With the ravages of the French Revolution, Place Dauphine’s glamour faded somewhat. Old photos show it in a rather tired state. Case in point: Charles Marville’s 1865 capture of Place Dauphine, when it featured the Desaix fountain (in honour of General Desaix who died at the battle of Marengo in 1800):
You can clearly see the rickety state of the buildings at Place Dauphine’s eastern end.
This dilapidation was one reason General Haussmann — from whom the old and the quaint were anathema — planned to raze Place Dauphine. The other was to create a monumental approach to his new Palais de Justice:
Fortunately for us (if not Haussmann), the Seine Prefect lost his job before he could see through his entire plan for the Île de la Cité. Fate, however, was partly on Haussmann’s side, because a chunk of this eastern flank of Place Dauphine was damaged during the 1871 Commune, necessitating its eventual demolition:
Still, Place Dauphine remains a world unto its own. This is perhaps in part thanks to the grove of trees within the middle of the square, which infuse the space with a rustic, almost fairy-tale charm. These trees had been planted by the time Eugène Atget photographed the square at the turn of the twentieth century:
Atget, who loved to portray the melancholy and moodiness of Paris, suitably chose to shoot here in winter and it’s true that Place Dauphine has an extra romance to it in this season, when the chestnut trees’ leaves are stripped bare to reveal the square’s delightful architecture all the more. But little beats Place Dauphine when it’s in fragrant bloom, or when the sunlight filters through the leaves to the pétanque players below.
Most of Place Dauphine’s mature chestnuts succumbed to disease in 2009, and had to be replaced, but their successors are coming along nicely, their dainty appearance and pink flowers adding yet another pretty touch to this sweet spot.
In spring and summer, the square’s restaurants extend their terraces so that you can dine al fresco under the chestnuts.
But it’s equally enjoyable to rug up here in winter, for a hearty dinner.

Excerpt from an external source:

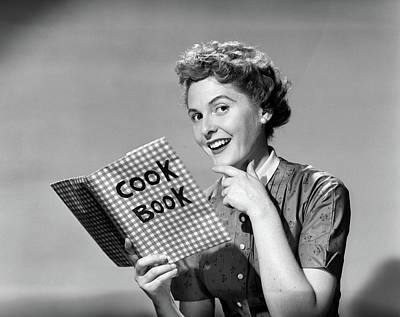 Cookbooks Photograph - 1950s Smiling Woman Holding Cookbook by Vintage Images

Ideally at the historic Restaurant Paul, which so inspired Surrealist and poet André Breton.
Place Dauphine has also inspired screen writers. If you get the feeling, when here, that you’re on a stage set, the reason could well be because Place Dauphine has appeared in numerous movies and television shows …
Place Dauphine was once home to legendary French actress Simone Signoret and actor-singer Yves Montand, and you can’t help but peer around at the various façades, wondering what other fabulous lives have been led, or are being led, in the beautiful apartments that must be tucked away here.
If loitering en terrasse in the hope of meeting a friendly local doesn’t score you a behind-the-scenes invite, you could always rent an apartment yourself: Paris Perfect offers an entire building of accommodation options. It’s a lovely way to live the dream … even if only for a night.
Thank you for this article Katrina! I’m making my way back to the city of lights next spring and somehow came across your article as I was looking for new nooks and crannies of the city to explore. I love knowing the backstory and history of an area, and am so glad you included it.
You’re most welcome, Melissa! Have the most wonderful holiday. Ahh Paris in spring, there’s nothing quite like it!